They left their jeep, parked between an oxcart and a brand-new Japanese lorry, at the entrance to the village, and proceeded on foot. Between thatched houses, set in gardens shaded by palms and papayas and breadfruit trees, the narrow street led to a central marketplace. Will halted and, leaning on his bamboo staff, looked around him. On one side of the square stood a charming piece of Oriental rococo with a pink stucco facade and gazebos at the four corners—evidently the town hall. Facing it, on the opposite side of the square, rose a small temple of reddish stone, with a central tower on which, tier after tier, a host of sculptured figures recounted the legends of the Buddha’s progress from spoiled child to Tathagata. Between these two monuments, more than half of the open space was covered by a huge banyan tree. Along its winding and shadowy aisles were ranged the stalls of a score of merchants and market women. Slanting down through chinks in the green vaulting overhead, the long probes of sunlight picked out here a row of black-and-yellow water jars, there a silver bracelet, a painted wooden toy, a bolt of cotton print; here a pile of fruits, and a girl’s gaily flowered bodice, there the flash of laughing teeth and eyes, the ruddy gold of a naked torso.

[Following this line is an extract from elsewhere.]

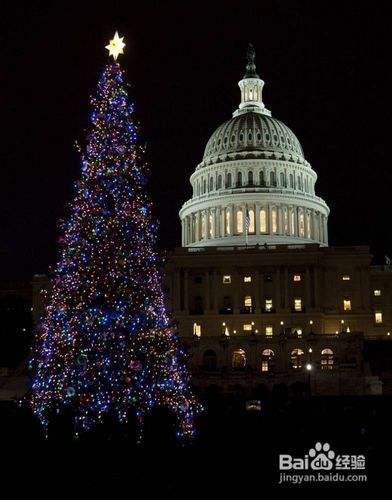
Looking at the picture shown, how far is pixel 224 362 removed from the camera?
93.1 meters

“Everybody looks so healthy,” Will commented, as they made their way between the stalls under the great tree.

“They look healthy because they are healthy,” said Mrs. Rao.

“And happy—for a change.” He was thinking of the faces he had seen in Calcutta, in Manila, in Rendang-Lobo—the faces, for that matter, one saw every day in Fleet Street and the Strand. “Even the women,” he noted, glancing from face to face, “even the women look happy.”

“They don’t have ten children,” Mrs. Rao explained.

“They don’t have ten children where I come from,” said Will. “In spite of which…‘Marks of weakness marks of woe.’” He halted for a moment to watch a middle-aged market woman weighing out slices of sun-dried breadfruit for a very young mother with a baby in a carrying bag on her back. “There’s a kind of radiance,” he concluded.

“Thanks to maithuna,” said Mrs. Rao triumphantly. “Thanks to the yoga of love.” Her face shone with a mixture of religious fervor and professional pride.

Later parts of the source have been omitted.